* _What to work on_
Copy out the records from the one containing "StudioM Apartment - Iaşi - 9" down to the one containing "QR code for EUF1255", including both, word for word. Leave the pictures out of your answer.

* _Given entries_
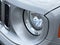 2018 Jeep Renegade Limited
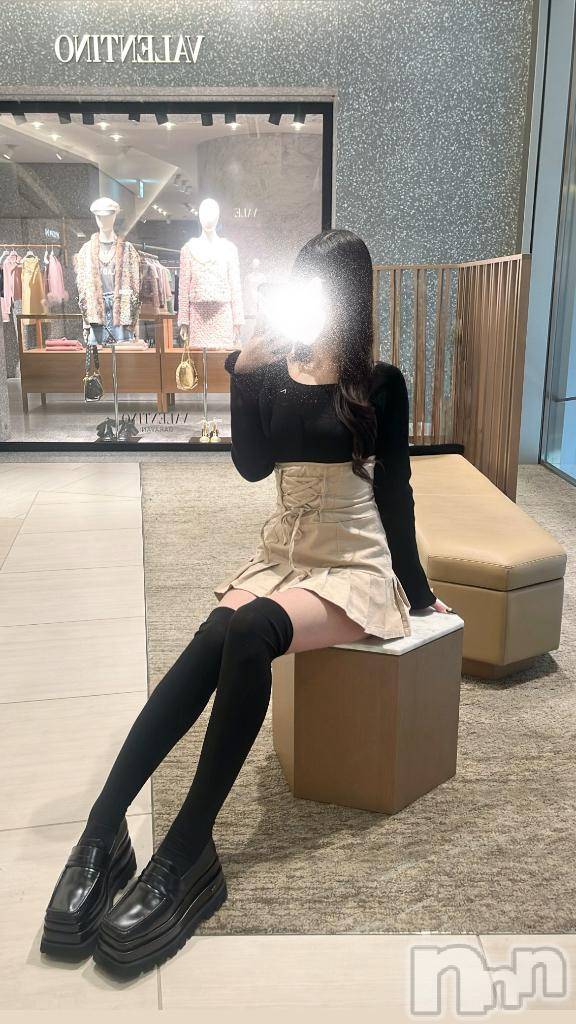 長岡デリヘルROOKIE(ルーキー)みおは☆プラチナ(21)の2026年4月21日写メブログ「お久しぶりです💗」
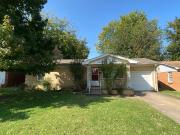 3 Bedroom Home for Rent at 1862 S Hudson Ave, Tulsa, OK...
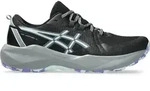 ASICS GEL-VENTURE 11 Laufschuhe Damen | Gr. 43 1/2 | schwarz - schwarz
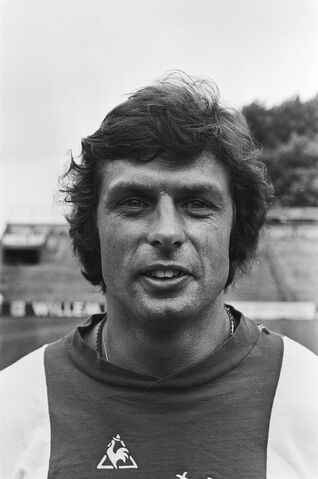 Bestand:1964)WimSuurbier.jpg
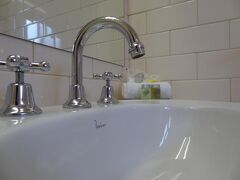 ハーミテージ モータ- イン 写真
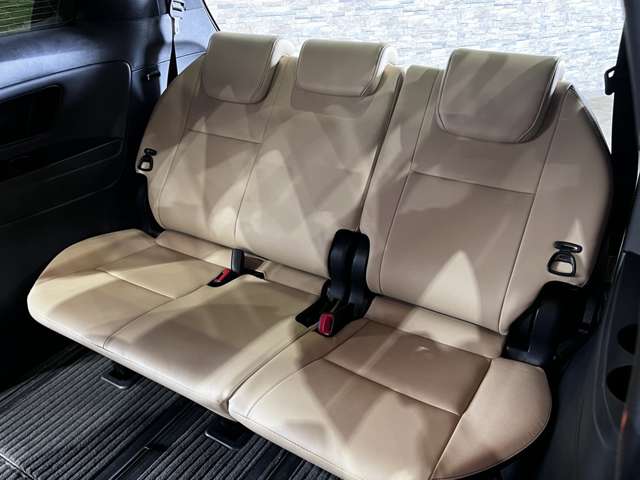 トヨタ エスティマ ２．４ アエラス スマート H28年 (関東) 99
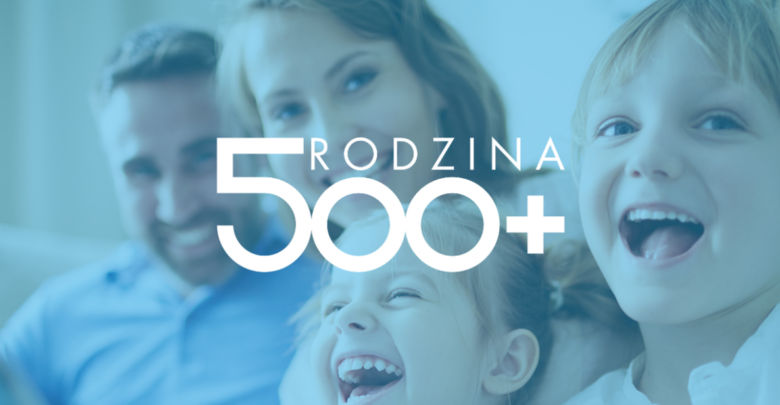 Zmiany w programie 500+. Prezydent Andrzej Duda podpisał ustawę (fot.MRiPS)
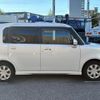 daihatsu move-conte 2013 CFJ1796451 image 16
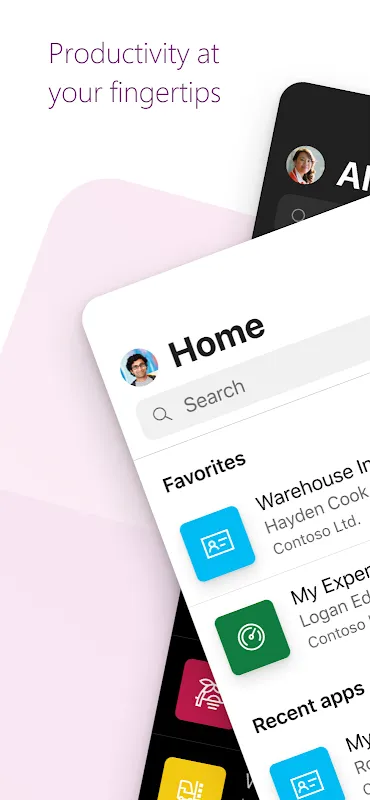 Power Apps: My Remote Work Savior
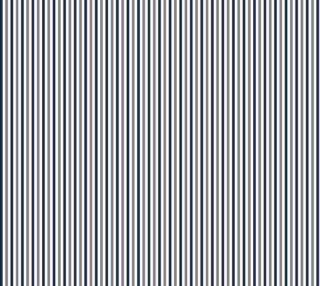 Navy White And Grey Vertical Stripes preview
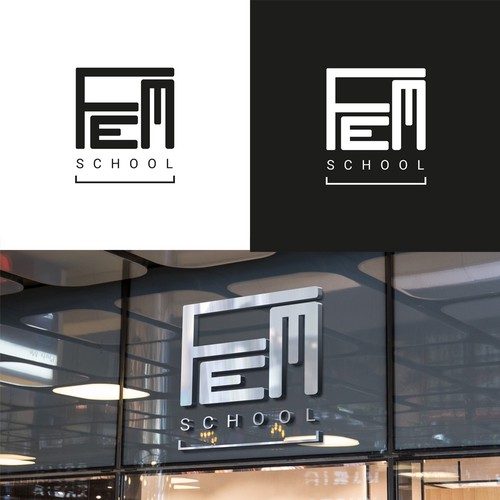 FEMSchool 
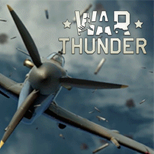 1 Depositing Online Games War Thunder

...

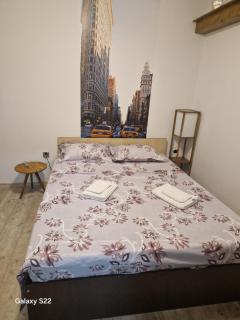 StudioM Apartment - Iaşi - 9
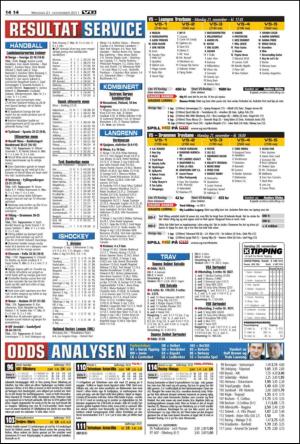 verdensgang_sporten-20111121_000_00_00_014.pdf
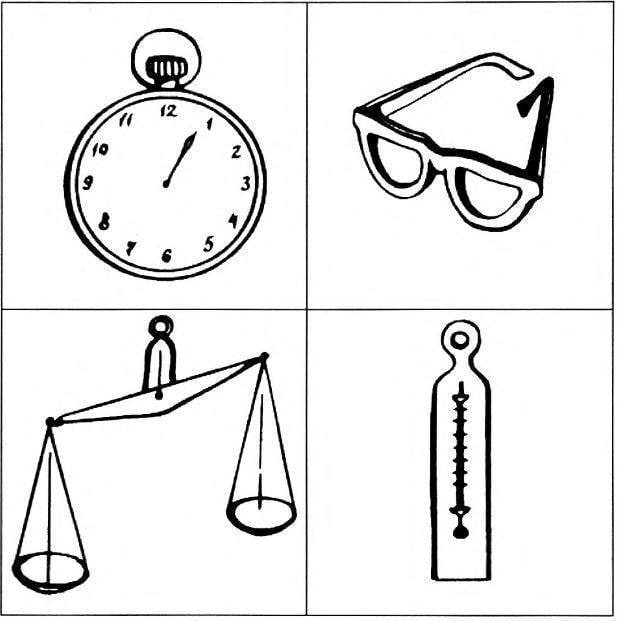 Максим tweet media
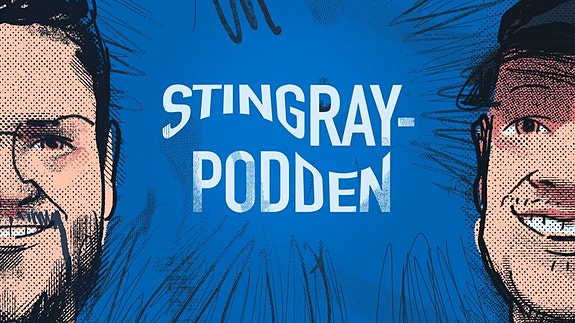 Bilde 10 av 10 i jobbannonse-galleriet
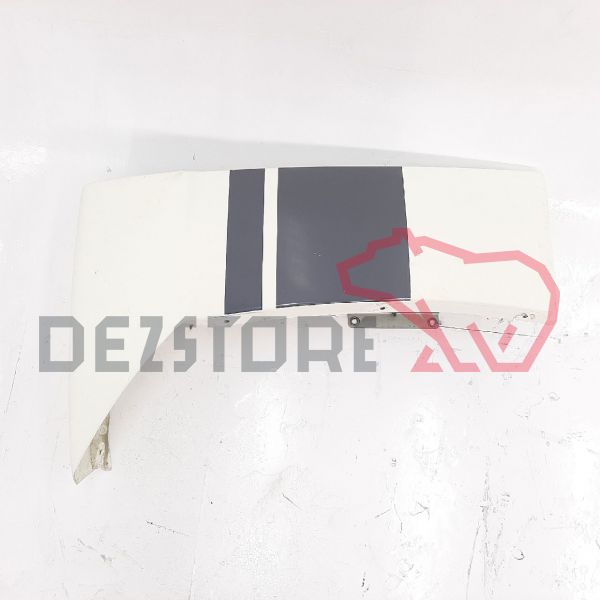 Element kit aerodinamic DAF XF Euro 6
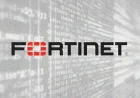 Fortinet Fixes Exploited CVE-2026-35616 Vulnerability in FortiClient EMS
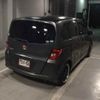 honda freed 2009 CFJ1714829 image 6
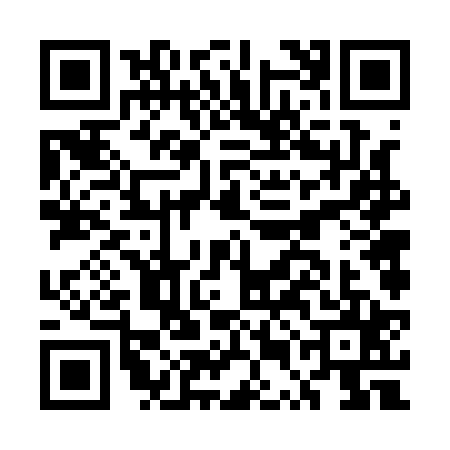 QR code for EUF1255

* * *

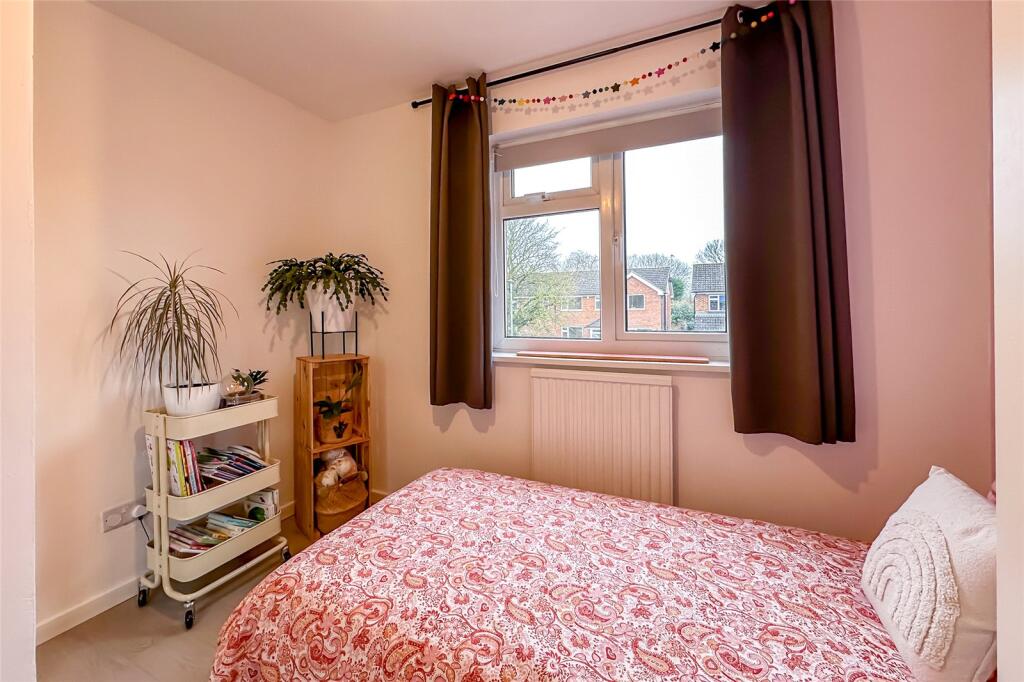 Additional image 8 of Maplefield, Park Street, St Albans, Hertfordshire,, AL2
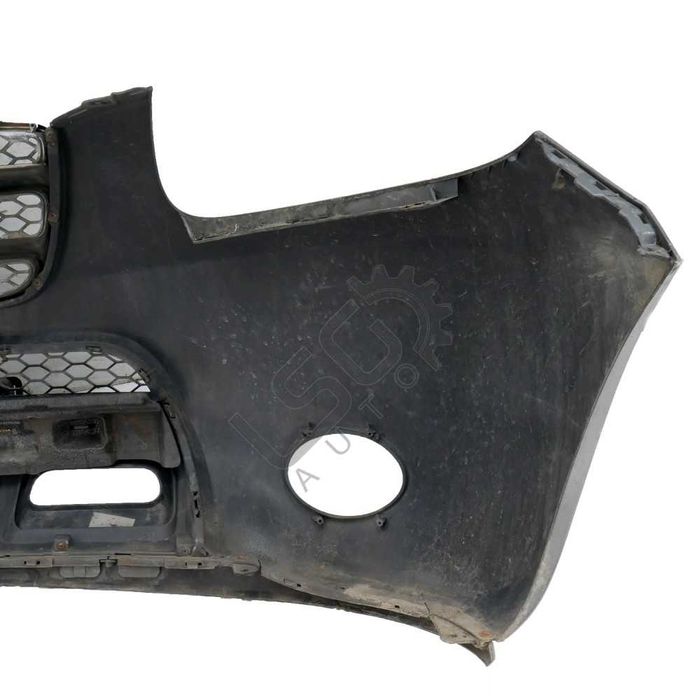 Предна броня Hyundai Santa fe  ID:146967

* _Exercise solution_
 StudioM Apartment - Iaşi - 9
 verdensgang_sporten-20111121_000_00_00_014.pdf
 Максим tweet media
 Bilde 10 av 10 i jobbannonse-galleriet
 Element kit aerodinamic DAF XF Euro 6
 Fortinet Fixes Exploited CVE-2026-35616 Vulnerability in FortiClient EMS
 honda freed 2009 CFJ1714829 image 6
 QR code for EUF1255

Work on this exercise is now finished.